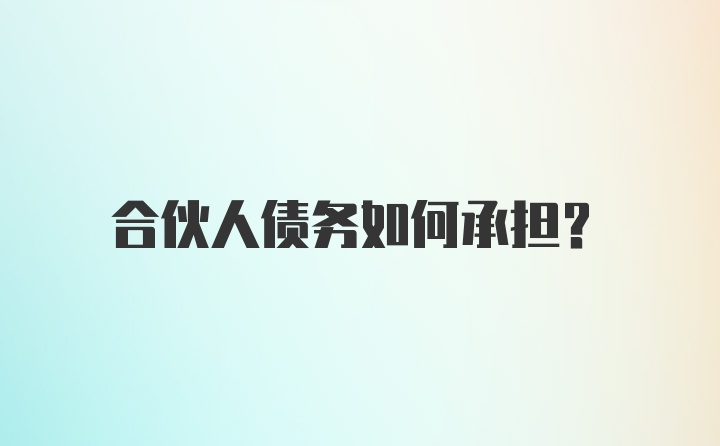 合伙人债务如何承担?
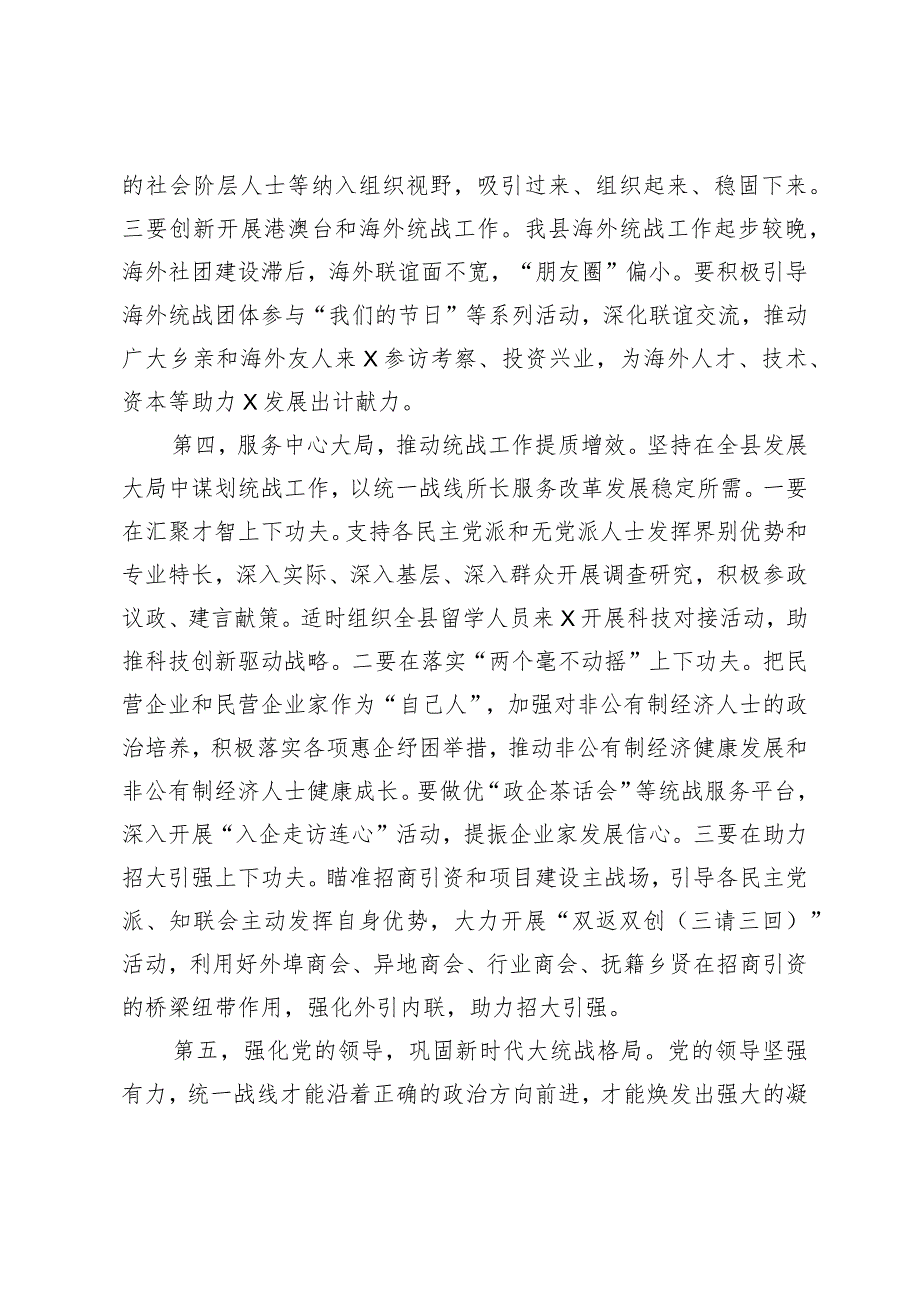 的社会阶层人士等纳入组织视野，吸引过来、组织起来、稳固下来。三要创新开展港澳台和海外统战工作。我县海外统战工作起步较晚，海外社团建设滞后，海外联谊面不宽，“朋友圈”偏小。要积极引导海外统战团体参与“我们的节日”等系列活动，深化联谊交流，推动广大乡亲和海外友人来X参访考察、投资兴业，为海外人才、技术、资本等助力X发展出计献力。

第四，服务中心大局，推动统战工作提质增效。坚持在全县发展大局中谋划统战工作，以统一战线所长服务改革发展稳定所需。一要在汇聚才智上下功夫。支持各民主党派和无党派人士发挥界别优势和专业特长，深入实际、深入基层、深入群众开展调查研究，积极参政议政、建言献策。适时组织全县留学人员来X开展科技对接活动，助推科技创新驱动战略。二要在落实“两个毫不动摇”上下功夫。把民营企业和民营企业家作为“自己人”，加强对非公有制经济人士的政治培养，积极落实各项惠企纾困举措，推动非公有制经济健康发展和非公有制经济人士健康成长。要做优“政企茶话会”等统战服务平台，深入开展“入企走访连心”活动，提振企业家发展信心。三要在助力招大引强上下功夫。瞄准招商引资和项目建设主战场，引导各民主党派、知联会主动发挥自身优势，大力开展“双返双创（三请三回）”活动，利用好外埠商会、异地商会、行业商会、抚籍乡贤在招商引资的桥梁纽带作用，强化外引内联，助力招大引强。

第五，强化党的领导，巩固新时代大统战格局。党的领导坚强有力，统一战线才能沿着正确的政治方向前进，才能焕发出强大的凝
====================
Work request – Transcribe all the lines above exactly, apart from the pictures.

Output of the task –
 合伙人债务如何承担?
 的社会阶层人士等纳入组织视野，吸引过来、组织起来、稳固下来。三要创新开展港澳台和海外统战工作。我县海外统战工作起步较晚，海外社团建设滞后，海外联谊面不宽，“朋友圈”偏小。要积极引导海外统战团体参与“我们的节日”等系列活动，深化联谊交流，推动广大乡亲和海外友人来X参访考察、投资兴业，为海外人才、技术、资本等助力X发展出计献力。

第四，服务中心大局，推动统战工作提质增效。坚持在全县发展大局中谋划统战工作，以统一战线所长服务改革发展稳定所需。一要在汇聚才智上下功夫。支持各民主党派和无党派人士发挥界别优势和专业特长，深入实际、深入基层、深入群众开展调查研究，积极参政议政、建言献策。适时组织全县留学人员来X开展科技对接活动，助推科技创新驱动战略。二要在落实“两个毫不动摇”上下功夫。把民营企业和民营企业家作为“自己人”，加强对非公有制经济人士的政治培养，积极落实各项惠企纾困举措，推动非公有制经济健康发展和非公有制经济人士健康成长。要做优“政企茶话会”等统战服务平台，深入开展“入企走访连心”活动，提振企业家发展信心。三要在助力招大引强上下功夫。瞄准招商引资和项目建设主战场，引导各民主党派、知联会主动发挥自身优势，大力开展“双返双创（三请三回）”活动，利用好外埠商会、异地商会、行业商会、抚籍乡贤在招商引资的桥梁纽带作用，强化外引内联，助力招大引强。

第五，强化党的领导，巩固新时代大统战格局。党的领导坚强有力，统一战线才能沿着正确的政治方向前进，才能焕发出强大的凝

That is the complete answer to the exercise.